Shooting War was already popular and became even more so when Wired magazine carried a small story on the comic, leading with a side plot on a suitcase nuke levelling large parts of Bangalore.
Shooting War is set in 2011, even as Republican President John McCain deals with the mess in Iraq (and the angst of being a father whose marine-son has been abducted in Iraq). It is the story of a left-of-centre blogger Jimmy Burns who attains instant fame when he catches the bombing of a Starbucks outlet live as he tests the videoblogging function of his new handy-cam. Soon he finds himself in Iraq, an embedded journalist for a news network.

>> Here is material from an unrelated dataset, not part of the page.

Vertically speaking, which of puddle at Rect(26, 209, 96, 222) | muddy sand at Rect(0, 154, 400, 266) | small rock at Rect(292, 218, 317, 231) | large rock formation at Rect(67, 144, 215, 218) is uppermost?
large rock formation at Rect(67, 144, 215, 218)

In late 2007, Grant Central Publishing brought out a hardcover dead-trees version of Shooting War. This writer must admit: The images looked better online, although that might have to do with the fact that print cannot match the kind of resolution today’s computers come with (and it might have to do with the fact that he was looking at the pictures for the first time online, while in print, he was essentially re-reading the book).
Shooting War isn’t really about war and terror and all the other things the story appears to be about. It is actually about the media. Blogging and new media (including citizen journalism or citizen reporting, terms that are loosely thrown about these days) were supposed to present an unbiased, agenda-free view of the world. Despite its hopeful ending, Shooting War is a warning to “new" journalists that they run the risk of becoming pretty much like “old" journalists.
That, though, is the problem with most revolutions.
As Orwell puts it in Animal Farm: “The creatures outside looked from pig to man, and from man to pig again; but already it was impossible to say which was which."